(Spatial relationship records)
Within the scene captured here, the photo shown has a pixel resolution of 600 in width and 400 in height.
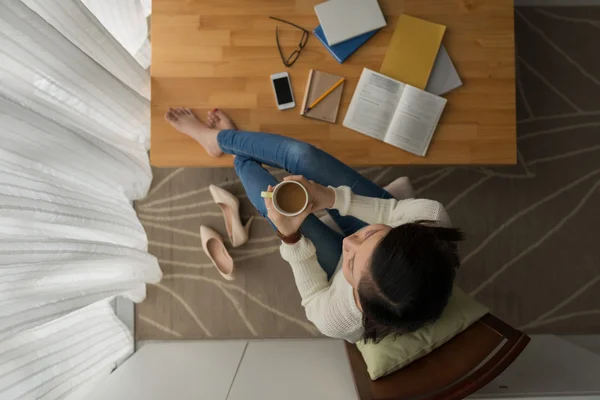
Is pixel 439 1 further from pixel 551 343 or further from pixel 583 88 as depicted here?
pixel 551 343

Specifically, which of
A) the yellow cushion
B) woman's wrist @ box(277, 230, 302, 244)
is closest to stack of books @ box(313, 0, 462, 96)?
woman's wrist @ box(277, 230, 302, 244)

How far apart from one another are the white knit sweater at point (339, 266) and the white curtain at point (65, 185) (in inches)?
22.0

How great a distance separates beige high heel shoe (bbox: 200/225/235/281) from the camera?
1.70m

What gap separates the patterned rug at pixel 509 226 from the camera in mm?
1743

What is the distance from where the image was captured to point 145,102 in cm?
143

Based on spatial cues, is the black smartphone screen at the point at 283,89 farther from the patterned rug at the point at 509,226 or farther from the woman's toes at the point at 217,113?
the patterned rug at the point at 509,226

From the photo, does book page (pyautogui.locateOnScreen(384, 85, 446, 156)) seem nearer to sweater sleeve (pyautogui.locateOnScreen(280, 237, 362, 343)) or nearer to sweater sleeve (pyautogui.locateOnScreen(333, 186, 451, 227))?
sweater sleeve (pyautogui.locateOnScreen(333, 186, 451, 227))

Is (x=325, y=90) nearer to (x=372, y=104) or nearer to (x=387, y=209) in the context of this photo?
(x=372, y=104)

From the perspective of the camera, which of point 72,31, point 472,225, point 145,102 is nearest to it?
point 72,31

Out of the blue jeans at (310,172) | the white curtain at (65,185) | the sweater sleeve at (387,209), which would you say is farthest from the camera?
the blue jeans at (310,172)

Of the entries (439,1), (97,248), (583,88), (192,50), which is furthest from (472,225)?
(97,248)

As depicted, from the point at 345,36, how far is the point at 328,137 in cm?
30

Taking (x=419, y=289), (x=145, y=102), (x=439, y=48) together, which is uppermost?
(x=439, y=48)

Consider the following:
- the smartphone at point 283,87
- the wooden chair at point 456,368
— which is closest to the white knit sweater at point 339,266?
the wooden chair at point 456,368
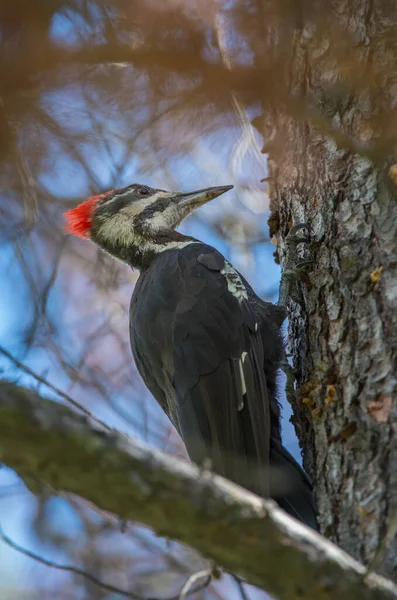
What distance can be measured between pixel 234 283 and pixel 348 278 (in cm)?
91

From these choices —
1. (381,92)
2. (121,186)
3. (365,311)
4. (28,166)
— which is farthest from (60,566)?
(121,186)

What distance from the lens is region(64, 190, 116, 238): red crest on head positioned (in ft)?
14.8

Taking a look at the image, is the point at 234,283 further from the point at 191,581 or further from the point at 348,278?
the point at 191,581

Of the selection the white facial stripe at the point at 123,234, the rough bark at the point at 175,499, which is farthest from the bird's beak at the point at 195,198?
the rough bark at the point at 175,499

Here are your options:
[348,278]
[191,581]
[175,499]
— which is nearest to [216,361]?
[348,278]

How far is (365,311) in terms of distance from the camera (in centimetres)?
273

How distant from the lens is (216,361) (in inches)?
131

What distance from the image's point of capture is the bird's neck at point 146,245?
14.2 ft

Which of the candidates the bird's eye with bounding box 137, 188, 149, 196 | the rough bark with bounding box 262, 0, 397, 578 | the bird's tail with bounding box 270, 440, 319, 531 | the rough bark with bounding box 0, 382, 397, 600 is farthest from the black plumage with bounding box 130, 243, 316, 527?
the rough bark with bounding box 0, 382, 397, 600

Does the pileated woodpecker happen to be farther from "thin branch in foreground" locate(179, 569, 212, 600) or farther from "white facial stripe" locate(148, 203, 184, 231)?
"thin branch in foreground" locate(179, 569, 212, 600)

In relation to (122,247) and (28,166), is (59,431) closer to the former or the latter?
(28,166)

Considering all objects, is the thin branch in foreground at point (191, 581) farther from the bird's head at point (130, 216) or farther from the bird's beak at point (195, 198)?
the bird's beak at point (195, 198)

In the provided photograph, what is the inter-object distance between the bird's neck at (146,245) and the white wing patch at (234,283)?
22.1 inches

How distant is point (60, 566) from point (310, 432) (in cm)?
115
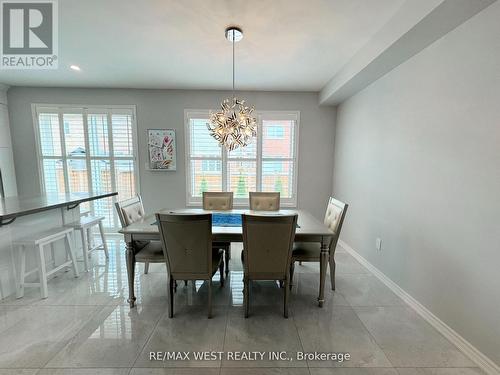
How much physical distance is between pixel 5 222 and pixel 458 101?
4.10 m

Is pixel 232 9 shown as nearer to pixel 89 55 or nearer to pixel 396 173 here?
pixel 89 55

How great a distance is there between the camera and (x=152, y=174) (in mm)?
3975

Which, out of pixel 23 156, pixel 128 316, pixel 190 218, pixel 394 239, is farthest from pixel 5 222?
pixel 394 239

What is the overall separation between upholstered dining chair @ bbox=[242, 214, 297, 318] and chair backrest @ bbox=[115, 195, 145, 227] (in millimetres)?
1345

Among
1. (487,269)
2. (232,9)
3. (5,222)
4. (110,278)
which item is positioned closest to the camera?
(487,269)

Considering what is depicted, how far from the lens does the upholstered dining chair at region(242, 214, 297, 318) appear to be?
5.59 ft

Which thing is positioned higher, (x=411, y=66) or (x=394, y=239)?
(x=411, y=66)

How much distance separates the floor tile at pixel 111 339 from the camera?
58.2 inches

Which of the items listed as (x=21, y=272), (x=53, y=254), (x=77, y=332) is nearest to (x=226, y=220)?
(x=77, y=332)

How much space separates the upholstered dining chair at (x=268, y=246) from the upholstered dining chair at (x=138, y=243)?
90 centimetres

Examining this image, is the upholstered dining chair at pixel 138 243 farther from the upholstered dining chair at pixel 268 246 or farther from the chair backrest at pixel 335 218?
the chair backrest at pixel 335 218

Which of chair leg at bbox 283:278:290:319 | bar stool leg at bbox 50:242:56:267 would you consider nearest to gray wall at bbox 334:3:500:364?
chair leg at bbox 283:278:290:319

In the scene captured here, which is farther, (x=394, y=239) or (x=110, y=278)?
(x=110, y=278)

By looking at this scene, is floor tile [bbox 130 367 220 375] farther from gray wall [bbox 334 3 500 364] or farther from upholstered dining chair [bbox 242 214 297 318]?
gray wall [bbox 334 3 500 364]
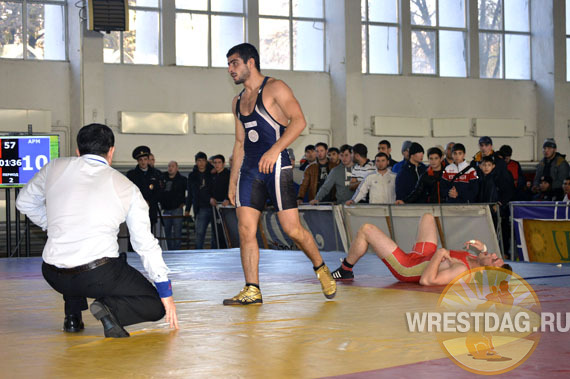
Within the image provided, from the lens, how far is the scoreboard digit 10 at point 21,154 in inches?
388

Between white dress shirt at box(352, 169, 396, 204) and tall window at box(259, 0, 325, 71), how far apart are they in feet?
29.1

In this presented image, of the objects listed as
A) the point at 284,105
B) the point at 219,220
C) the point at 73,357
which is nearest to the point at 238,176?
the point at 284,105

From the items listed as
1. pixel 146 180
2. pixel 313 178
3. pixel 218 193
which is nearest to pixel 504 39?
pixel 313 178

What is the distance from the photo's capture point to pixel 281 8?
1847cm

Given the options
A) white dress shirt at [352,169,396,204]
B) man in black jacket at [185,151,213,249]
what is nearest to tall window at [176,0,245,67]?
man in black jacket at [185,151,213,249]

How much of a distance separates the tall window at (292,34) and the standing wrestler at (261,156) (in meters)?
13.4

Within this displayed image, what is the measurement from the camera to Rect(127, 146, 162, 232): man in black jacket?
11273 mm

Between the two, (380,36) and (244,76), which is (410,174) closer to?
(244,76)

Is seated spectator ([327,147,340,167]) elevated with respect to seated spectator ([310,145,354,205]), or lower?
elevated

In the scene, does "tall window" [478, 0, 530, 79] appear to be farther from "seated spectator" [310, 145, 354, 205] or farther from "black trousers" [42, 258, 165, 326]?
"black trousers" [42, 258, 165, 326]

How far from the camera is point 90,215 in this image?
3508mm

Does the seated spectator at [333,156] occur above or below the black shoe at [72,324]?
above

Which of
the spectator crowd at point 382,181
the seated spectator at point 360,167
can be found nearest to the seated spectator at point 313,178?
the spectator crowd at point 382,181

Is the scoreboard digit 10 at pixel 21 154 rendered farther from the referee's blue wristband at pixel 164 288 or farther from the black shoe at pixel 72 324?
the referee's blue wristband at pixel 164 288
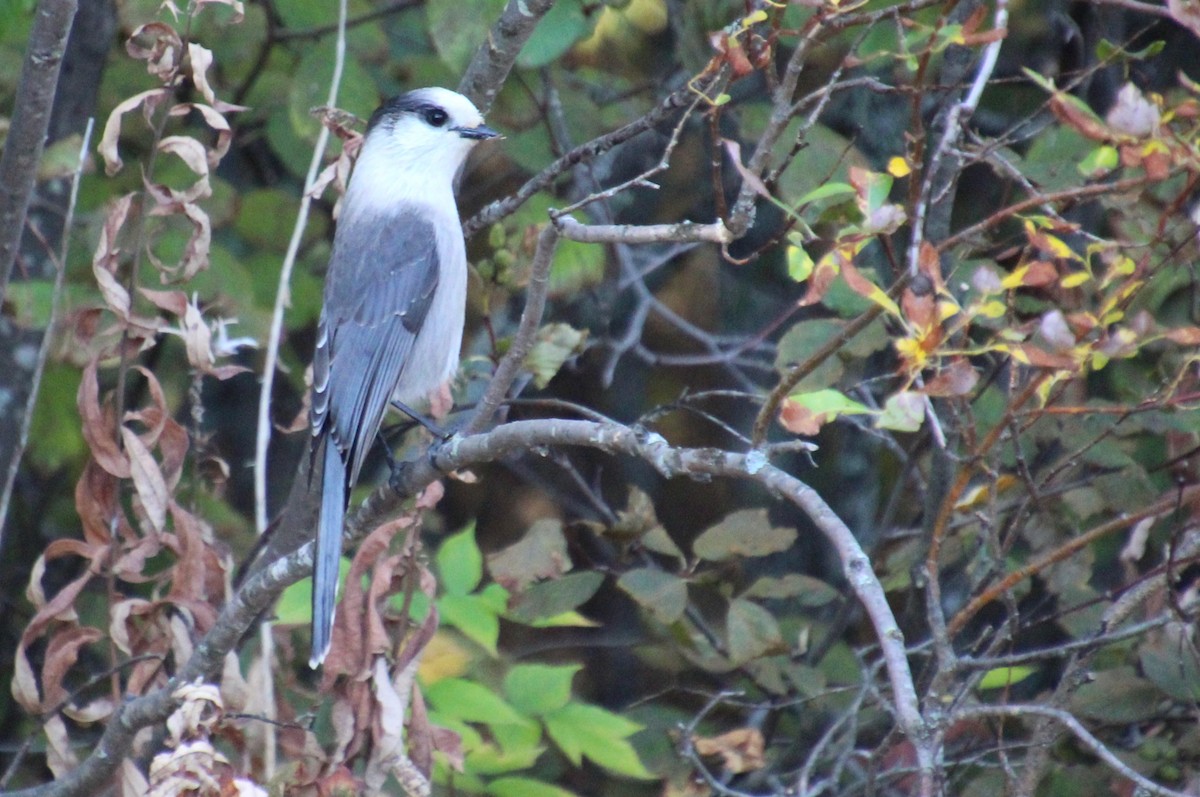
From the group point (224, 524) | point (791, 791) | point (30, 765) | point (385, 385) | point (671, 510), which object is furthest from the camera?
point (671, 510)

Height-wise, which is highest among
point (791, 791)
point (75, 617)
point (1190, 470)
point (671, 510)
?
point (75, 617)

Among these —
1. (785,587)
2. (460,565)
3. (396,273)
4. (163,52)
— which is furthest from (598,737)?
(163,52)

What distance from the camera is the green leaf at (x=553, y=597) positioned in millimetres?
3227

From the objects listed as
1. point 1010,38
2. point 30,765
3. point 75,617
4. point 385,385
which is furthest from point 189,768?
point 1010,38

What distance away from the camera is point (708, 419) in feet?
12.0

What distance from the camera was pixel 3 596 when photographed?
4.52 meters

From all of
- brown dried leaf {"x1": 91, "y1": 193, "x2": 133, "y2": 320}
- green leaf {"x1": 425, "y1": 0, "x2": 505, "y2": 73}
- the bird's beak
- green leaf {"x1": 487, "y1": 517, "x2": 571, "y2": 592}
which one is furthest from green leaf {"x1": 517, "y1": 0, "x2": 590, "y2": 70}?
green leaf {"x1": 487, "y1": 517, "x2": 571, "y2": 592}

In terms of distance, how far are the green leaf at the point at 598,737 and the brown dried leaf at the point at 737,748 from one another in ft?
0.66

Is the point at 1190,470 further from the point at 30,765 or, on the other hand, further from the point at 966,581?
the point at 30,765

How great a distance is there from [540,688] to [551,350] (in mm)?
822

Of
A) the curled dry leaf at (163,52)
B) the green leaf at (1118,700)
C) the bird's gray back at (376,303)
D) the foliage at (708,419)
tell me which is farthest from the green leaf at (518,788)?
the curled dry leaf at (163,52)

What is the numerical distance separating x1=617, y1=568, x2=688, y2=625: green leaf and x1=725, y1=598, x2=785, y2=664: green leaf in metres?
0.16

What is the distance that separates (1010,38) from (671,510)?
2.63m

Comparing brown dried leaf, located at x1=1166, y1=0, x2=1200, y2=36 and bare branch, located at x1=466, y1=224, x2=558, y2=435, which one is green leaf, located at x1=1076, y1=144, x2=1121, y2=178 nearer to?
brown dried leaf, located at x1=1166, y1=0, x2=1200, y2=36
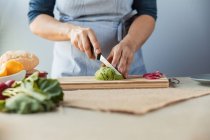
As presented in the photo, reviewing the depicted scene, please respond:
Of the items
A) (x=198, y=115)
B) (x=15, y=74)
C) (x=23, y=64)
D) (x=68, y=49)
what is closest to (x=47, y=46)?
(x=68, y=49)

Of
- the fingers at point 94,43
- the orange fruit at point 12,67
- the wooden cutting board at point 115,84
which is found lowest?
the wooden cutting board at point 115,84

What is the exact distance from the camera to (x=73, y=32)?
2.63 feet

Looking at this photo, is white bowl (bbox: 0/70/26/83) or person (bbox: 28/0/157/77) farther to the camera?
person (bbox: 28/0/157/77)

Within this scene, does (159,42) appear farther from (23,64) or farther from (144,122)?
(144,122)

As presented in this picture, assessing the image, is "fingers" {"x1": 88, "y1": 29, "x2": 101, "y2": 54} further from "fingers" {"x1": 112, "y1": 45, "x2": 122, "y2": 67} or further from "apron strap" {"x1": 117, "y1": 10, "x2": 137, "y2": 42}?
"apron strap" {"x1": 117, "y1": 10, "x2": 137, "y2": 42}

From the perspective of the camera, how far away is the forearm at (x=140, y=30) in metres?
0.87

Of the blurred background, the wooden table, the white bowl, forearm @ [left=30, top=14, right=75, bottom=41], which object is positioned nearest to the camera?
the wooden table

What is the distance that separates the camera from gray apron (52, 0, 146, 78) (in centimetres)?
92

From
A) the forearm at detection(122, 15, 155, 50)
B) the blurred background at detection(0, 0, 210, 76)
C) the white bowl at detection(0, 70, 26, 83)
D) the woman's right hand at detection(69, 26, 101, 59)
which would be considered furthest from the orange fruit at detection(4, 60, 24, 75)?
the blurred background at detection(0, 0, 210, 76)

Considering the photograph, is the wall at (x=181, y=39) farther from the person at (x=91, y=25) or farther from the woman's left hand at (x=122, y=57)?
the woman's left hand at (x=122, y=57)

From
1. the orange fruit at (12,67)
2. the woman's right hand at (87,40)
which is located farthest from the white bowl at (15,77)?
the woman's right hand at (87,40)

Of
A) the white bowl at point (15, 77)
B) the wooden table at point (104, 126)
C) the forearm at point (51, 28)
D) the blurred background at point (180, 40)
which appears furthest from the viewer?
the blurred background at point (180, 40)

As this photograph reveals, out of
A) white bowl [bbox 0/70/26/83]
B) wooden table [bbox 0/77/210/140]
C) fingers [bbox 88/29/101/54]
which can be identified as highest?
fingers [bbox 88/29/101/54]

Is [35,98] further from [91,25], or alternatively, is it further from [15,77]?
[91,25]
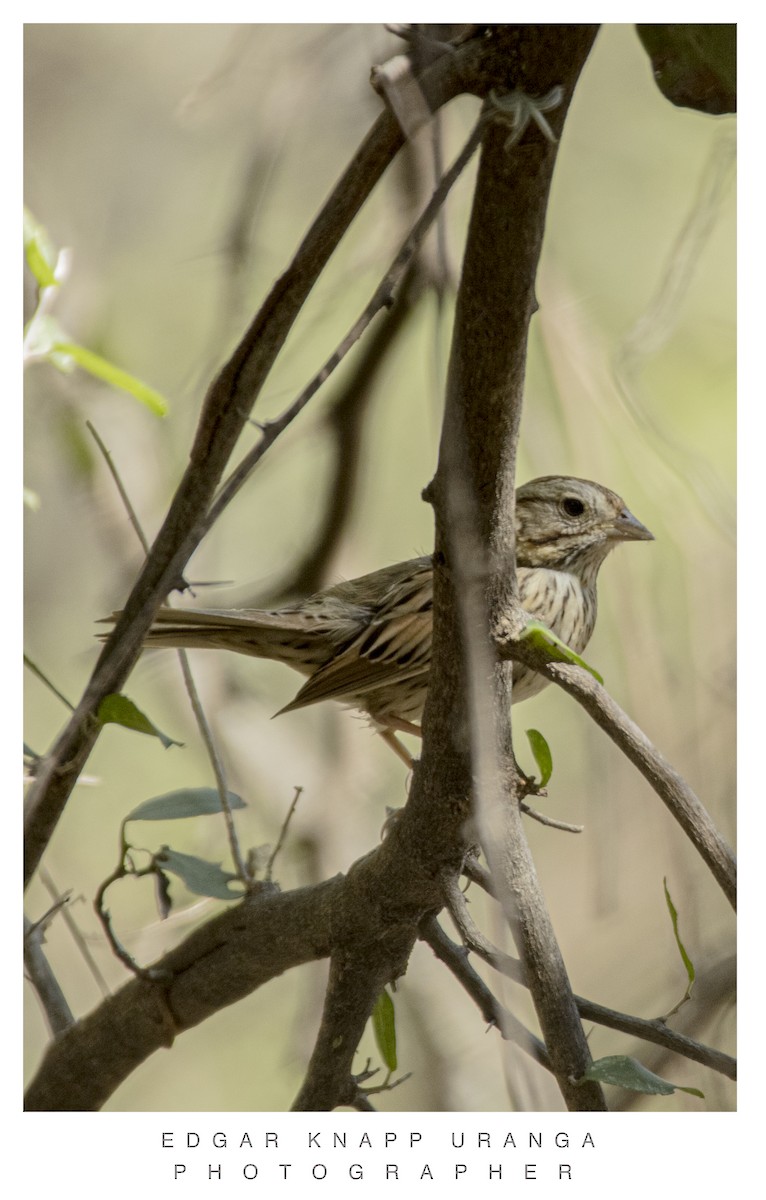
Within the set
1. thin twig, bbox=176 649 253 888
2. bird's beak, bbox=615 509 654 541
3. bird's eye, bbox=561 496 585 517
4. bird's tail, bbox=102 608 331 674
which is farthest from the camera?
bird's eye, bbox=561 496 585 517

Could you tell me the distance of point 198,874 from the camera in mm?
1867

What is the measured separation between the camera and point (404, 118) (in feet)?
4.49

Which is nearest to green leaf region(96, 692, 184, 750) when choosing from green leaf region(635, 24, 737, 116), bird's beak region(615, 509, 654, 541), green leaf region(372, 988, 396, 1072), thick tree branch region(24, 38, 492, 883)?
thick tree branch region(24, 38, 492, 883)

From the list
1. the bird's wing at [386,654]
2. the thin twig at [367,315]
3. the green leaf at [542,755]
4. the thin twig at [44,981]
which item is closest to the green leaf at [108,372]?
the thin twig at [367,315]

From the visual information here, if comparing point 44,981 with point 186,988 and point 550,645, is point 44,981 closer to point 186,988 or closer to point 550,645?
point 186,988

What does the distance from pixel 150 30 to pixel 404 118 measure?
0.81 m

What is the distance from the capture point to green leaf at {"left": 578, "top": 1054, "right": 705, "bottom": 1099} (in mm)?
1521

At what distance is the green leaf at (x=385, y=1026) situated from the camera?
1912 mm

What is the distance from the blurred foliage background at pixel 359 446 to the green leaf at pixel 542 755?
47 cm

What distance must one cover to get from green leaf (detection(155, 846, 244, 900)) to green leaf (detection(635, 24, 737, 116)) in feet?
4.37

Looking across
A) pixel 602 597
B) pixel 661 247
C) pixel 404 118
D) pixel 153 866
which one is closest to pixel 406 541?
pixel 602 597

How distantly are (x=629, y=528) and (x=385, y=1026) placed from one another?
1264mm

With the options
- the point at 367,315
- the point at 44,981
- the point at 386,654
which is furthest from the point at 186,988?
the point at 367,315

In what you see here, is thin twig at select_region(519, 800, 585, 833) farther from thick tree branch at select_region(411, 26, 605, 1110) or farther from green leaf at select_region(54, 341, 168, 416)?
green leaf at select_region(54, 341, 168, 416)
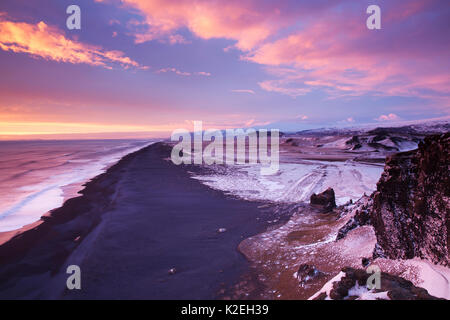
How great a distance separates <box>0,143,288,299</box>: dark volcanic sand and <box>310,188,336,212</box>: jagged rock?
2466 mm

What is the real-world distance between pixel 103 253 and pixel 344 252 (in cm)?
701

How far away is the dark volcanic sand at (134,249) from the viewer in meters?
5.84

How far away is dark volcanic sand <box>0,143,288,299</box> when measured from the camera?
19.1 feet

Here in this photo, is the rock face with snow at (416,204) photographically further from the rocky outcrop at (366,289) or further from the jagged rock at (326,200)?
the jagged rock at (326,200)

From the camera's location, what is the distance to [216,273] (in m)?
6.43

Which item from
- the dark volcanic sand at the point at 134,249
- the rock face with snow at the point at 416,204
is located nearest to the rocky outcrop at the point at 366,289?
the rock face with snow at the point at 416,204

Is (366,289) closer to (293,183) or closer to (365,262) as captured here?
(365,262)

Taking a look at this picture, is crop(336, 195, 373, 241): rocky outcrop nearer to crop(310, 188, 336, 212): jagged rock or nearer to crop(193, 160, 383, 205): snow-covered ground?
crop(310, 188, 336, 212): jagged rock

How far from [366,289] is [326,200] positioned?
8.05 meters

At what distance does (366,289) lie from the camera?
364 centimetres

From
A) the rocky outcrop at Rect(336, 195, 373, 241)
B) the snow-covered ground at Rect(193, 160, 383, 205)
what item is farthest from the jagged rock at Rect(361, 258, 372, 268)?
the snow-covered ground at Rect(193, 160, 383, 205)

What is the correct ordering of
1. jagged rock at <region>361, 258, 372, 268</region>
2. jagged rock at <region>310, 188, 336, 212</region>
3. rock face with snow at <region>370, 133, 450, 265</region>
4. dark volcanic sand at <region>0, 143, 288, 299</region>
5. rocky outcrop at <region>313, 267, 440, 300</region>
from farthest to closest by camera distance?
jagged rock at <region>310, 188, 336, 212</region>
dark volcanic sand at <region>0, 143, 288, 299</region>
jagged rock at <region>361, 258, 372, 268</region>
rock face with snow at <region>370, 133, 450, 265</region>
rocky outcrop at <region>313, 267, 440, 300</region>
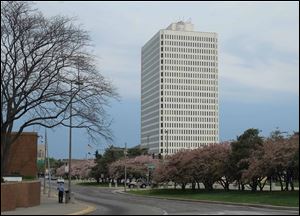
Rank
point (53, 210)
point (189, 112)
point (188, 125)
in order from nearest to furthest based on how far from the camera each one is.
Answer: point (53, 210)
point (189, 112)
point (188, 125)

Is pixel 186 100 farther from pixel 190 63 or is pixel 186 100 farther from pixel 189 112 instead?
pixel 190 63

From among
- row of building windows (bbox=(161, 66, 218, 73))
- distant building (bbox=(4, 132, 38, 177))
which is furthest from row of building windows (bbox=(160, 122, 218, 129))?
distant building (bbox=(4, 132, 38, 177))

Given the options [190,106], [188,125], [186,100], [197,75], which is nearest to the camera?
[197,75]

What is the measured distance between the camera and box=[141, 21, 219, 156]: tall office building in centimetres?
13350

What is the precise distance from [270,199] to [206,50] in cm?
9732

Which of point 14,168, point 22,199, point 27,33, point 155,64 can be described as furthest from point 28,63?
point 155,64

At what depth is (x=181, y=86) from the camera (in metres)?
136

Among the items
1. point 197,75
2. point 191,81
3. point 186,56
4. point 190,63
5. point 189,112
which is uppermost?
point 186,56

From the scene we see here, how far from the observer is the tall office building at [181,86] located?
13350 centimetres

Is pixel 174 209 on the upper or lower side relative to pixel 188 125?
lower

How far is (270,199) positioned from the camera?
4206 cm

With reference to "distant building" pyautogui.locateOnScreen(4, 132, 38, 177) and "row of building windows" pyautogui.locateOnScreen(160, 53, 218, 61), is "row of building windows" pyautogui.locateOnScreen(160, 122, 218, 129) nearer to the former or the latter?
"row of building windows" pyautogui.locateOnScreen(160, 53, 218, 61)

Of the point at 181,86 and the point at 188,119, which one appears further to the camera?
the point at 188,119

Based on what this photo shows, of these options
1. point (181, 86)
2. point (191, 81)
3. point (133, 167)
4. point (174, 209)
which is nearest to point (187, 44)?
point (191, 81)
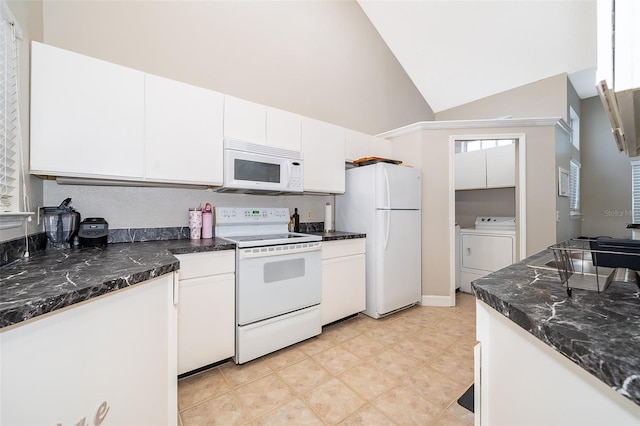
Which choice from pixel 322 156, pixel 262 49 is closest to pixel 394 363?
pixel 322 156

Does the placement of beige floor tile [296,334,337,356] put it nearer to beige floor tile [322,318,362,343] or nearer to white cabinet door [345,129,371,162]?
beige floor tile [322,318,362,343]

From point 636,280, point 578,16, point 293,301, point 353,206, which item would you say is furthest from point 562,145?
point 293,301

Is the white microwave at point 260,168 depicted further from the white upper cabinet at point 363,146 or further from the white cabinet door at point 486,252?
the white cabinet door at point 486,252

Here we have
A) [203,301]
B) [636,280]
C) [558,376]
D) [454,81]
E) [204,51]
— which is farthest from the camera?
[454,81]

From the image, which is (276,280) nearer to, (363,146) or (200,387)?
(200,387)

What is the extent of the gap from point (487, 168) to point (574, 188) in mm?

## EXERCISE REQUIREMENTS
The lines to repeat start at the one holding "Of the point" and run through the last line of the records above; write them out exactly, both ends included, but not the pictures.

## FINISHED TASK
Of the point at 181,86 and the point at 188,119, which one appears further to the camera?
the point at 188,119

Based on what this photo shows, of these options
1. point (181, 86)
2. point (191, 81)
3. point (133, 167)
4. point (174, 209)
which is nearest to point (187, 44)?
point (191, 81)
Which choice from pixel 322 156, pixel 262 49 is closest to pixel 394 363?
pixel 322 156

Does the placement of beige floor tile [296,334,337,356] put it nearer to beige floor tile [322,318,362,343] or nearer to white cabinet door [345,129,371,162]?
beige floor tile [322,318,362,343]

From point 636,280, point 578,16, point 293,301, point 353,206, which item would you say is furthest from point 562,145?
point 293,301

Is the white microwave at point 260,168 depicted further from the white upper cabinet at point 363,146 or further from the white cabinet door at point 486,252?
the white cabinet door at point 486,252

Here we have
A) [203,301]
B) [636,280]
C) [558,376]
D) [454,81]
E) [204,51]
— which is farthest from the camera?
[454,81]

From the image, which is (276,280) nearer to, (363,146) or (200,387)?
(200,387)

What is the extent of the gap from point (487, 168) to point (574, 188) in mm?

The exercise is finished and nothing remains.